Eat Healthy Fats: Your body needs fats to survive but not just any fats will do. Try to stay away from trans fats like fried foods, butter, and vegetable oil. You can substitute butter and oil with healthy alternatives like coconut / avocado / olive oil without sacrificing taste. Also adding fish to your diet 2-3 times a week can be a great way to ensure you are getting omega-3’s which are fats used by your brain.
Get Enough Sleep: Adequate rest is a key factor in losing fat. If you’re sleep deprived it increases cortisol, this makes losing fat harder. Go to bed and wake up at a regular time to get your body accustomed to a normal sleep pattern.

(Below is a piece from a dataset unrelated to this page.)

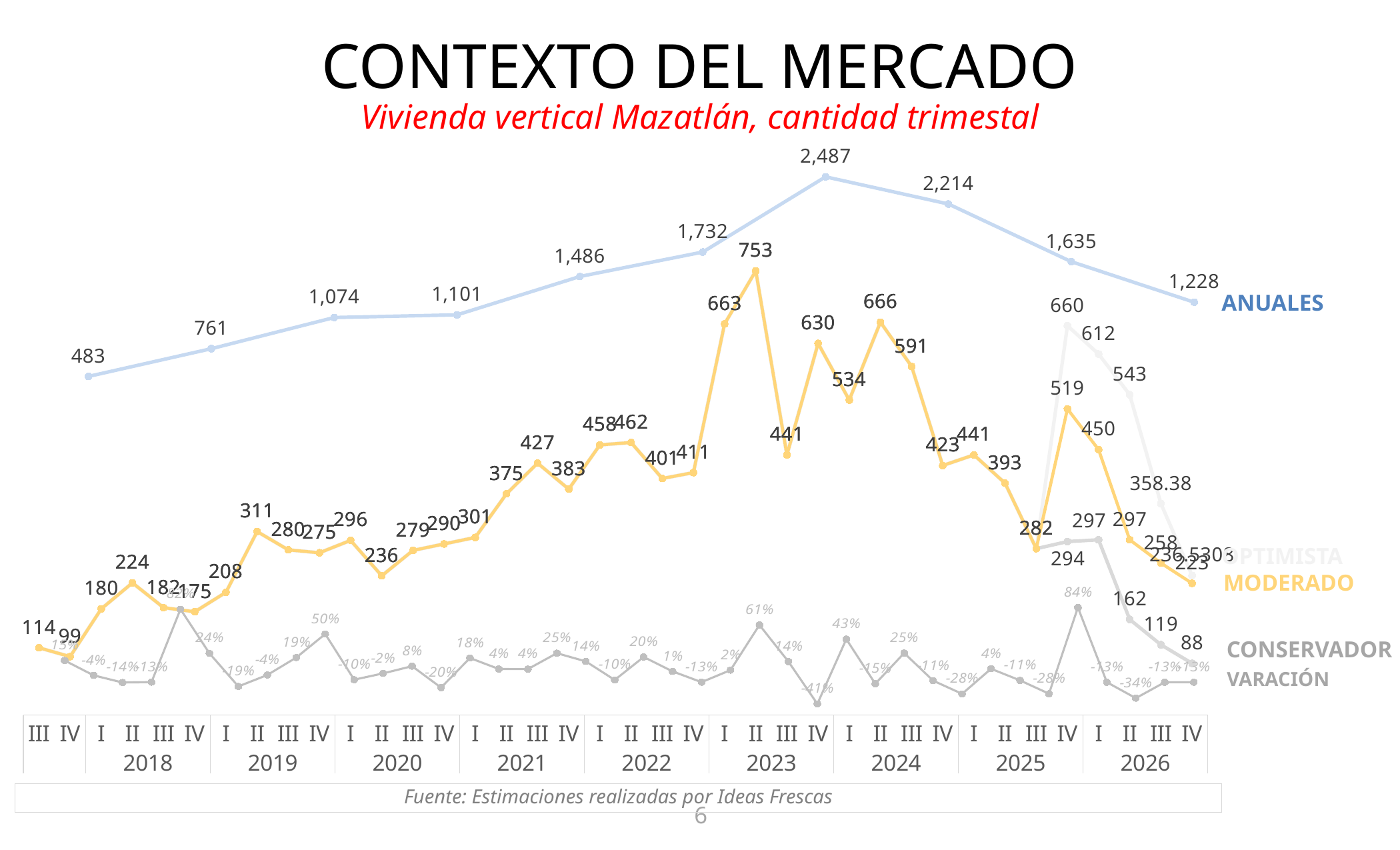
What is the ANUALES value for 2026? 1,228 Does the ANUALES line rise or fall from 2023 to 2026? fall What is the lowest value on the ANUALES line? 483 What is the CONSERVADOR value for quarter IV of 2026? 88 Which is larger, the ANUALES value for 2022 or for 2025? 2022 What is the MODERADO value for quarter II of 2019? 311 What is the difference between the ANUALES values for 2023 and 2024? 273 What is the ANUALES value for 2024? 2,214 What is the highest value on the MODERADO line? 753 How many series does the chart's legend list? 5 What is the highest value on the ANUALES line? 2,487 What kind of chart is shown on the slide? line chart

Track Your Calories: As I talked about in tip #2 (Reduce Carbs), losing weight is a matter of calories in versus calories out. Working out doesn’t mean you can eat whatever you want. It is a tool to help put you into a calorie deficit. Track what you are eating so you can make sure you aren’t overeating and to make sure you are burning enough calories in the gym to put you at a deficit.
Eat More Protein: Protein is the building block of muscle. Try to incorporate lean protein like egg whites, chicken, pork, or steak at every meal. A convenient way to get enough protein is incorporating protein powder into your diet. It will help keep you full and ensure you take in enough protein to build muscle.
Drink Enough Water: The body is made up of 60% water. Try to drink at least 1-1.5 gallons of water per day. In addition to keeping your belly full, drinking water helps flush the fat. It keeps you regular and hydrated.
Add More Veggies: Vegetables contain a large amount of fiber. Fiber not only helps you feel full longer but helps keep you regular as well. Veggies are a low calorie way to get more volume in your diet and help you feel more satisfied. You should be eating between 2-3 cups of veggies each day, however be careful with veggies like carrots as they have more carbs than green vegetables and less fiber.